__EXERCISE DATA__:
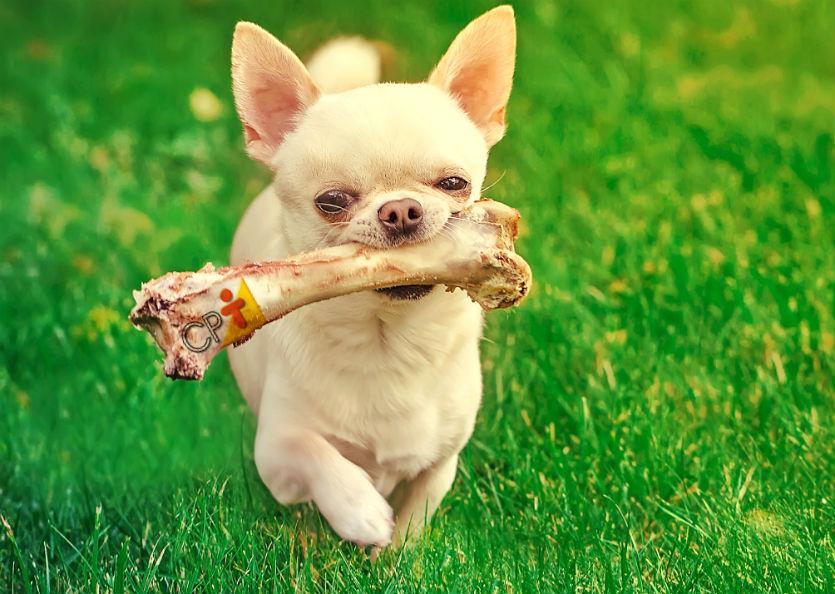 Alimentação natural de cães e gatos: o que evitar?   Artigos Cursos CPT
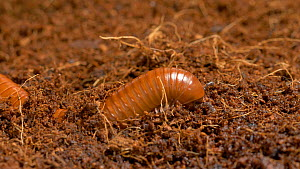 Madagascan orange ringed millipede (Aphistogoniulus sp) moving through leaf mould , UK. Captive, native to Madagascar.  -  Brian Bevan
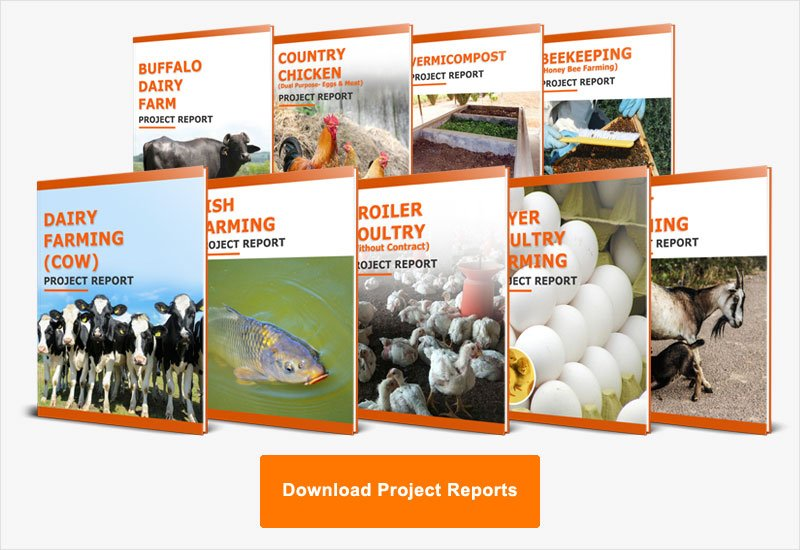 Download Project Reports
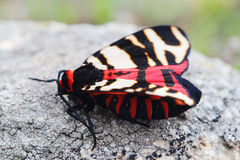 Female of Hebe Tiger Moth (Arctia festiva) Royalty Free Stock Photos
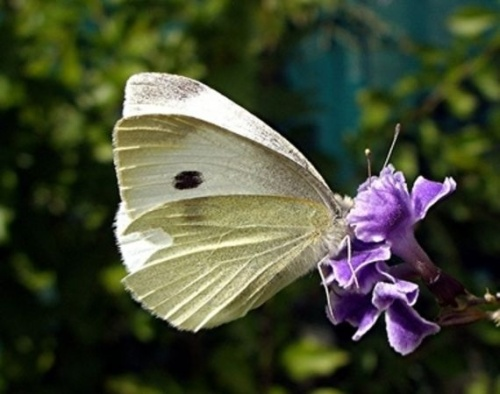 A Cabbage butterfly....
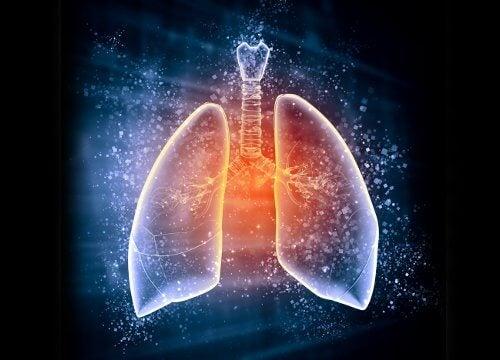 wpływ czosnku na płuca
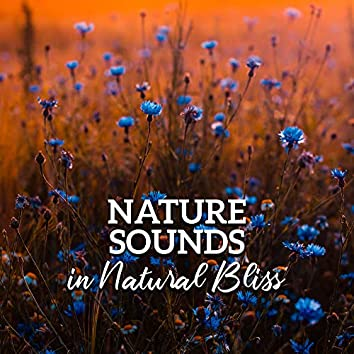 Nature Sounds in Natural Bliss – Pure Relaxation, Reduce Stress, 15 Sounds of Nature, Healing Therapy, Zen Serenity, Lounge Music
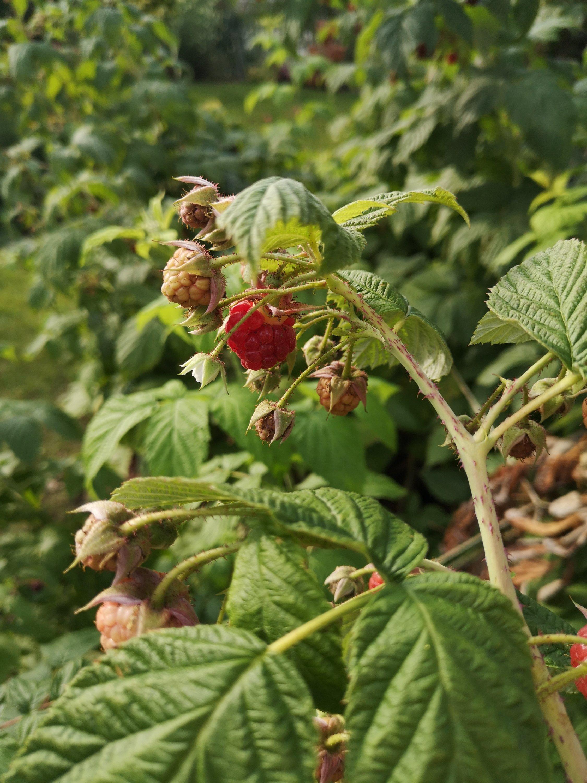 Hindbær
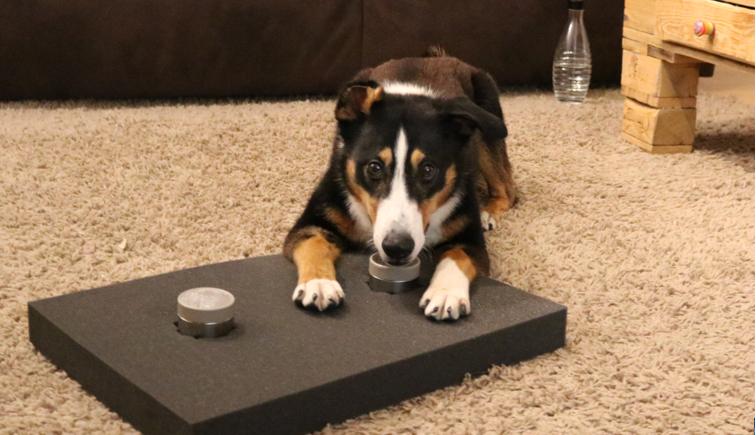 Auslastungsspiele für Hunde #2 – Geruchsunterscheidung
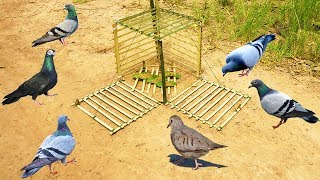 Download Primitive Technology: Simple DIY Bird Trap Make from Bamboo That Work 100% By Smart Boy Video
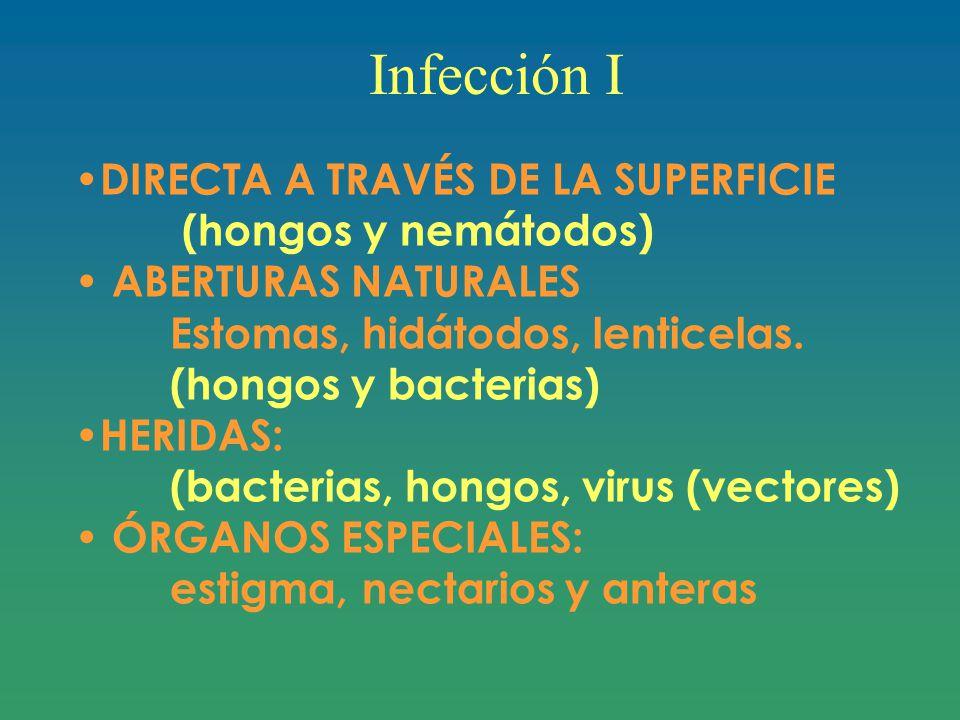 Infección I DIRECTA A TRAVÉS DE LA SUPERFICIE (hongos y nemátodos)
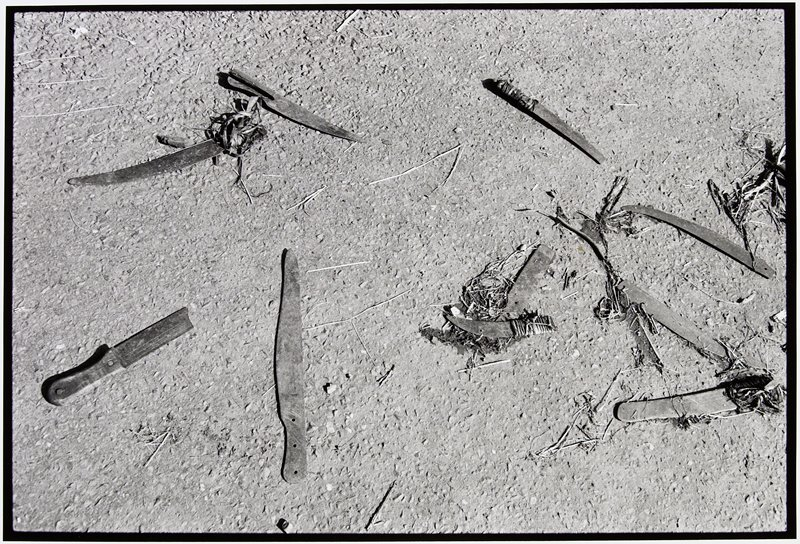 knives scattered on the ground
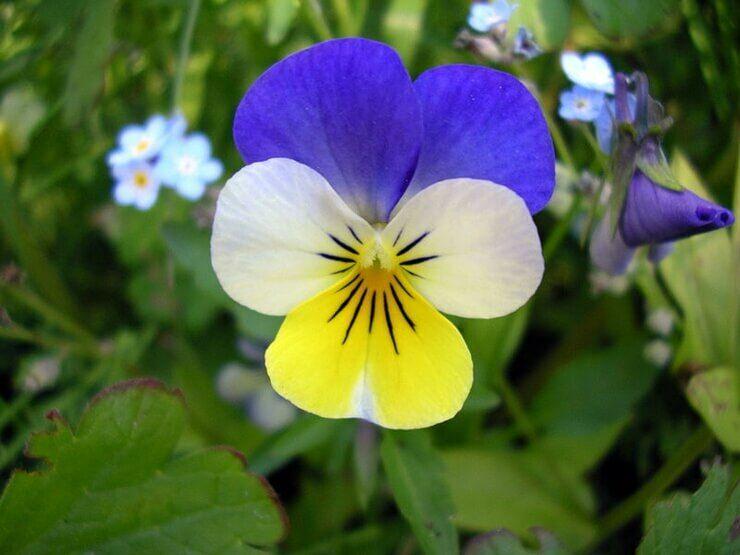 Ismerj meg 2 újabb ehető virágot. Lehet nem is gondoltad volna, hogy ezek ehetőek.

__ABOUT THIS EXERCISE__:
Your reply should be the full data above, copied exactly, with no pictures in it.

__YOUR SOLUTION__:
 Alimentação natural de cães e gatos: o que evitar?   Artigos Cursos CPT
 Madagascan orange ringed millipede (Aphistogoniulus sp) moving through leaf mould , UK. Captive, native to Madagascar.  -  Brian Bevan
 Download Project Reports
 Female of Hebe Tiger Moth (Arctia festiva) Royalty Free Stock Photos
 A Cabbage butterfly....
 wpływ czosnku na płuca
 Nature Sounds in Natural Bliss – Pure Relaxation, Reduce Stress, 15 Sounds of Nature, Healing Therapy, Zen Serenity, Lounge Music
 Hindbær
 Auslastungsspiele für Hunde #2 – Geruchsunterscheidung
 Download Primitive Technology: Simple DIY Bird Trap Make from Bamboo That Work 100% By Smart Boy Video
 Infección I DIRECTA A TRAVÉS DE LA SUPERFICIE (hongos y nemátodos)
 knives scattered on the ground
 Ismerj meg 2 újabb ehető virágot. Lehet nem is gondoltad volna, hogy ezek ehetőek.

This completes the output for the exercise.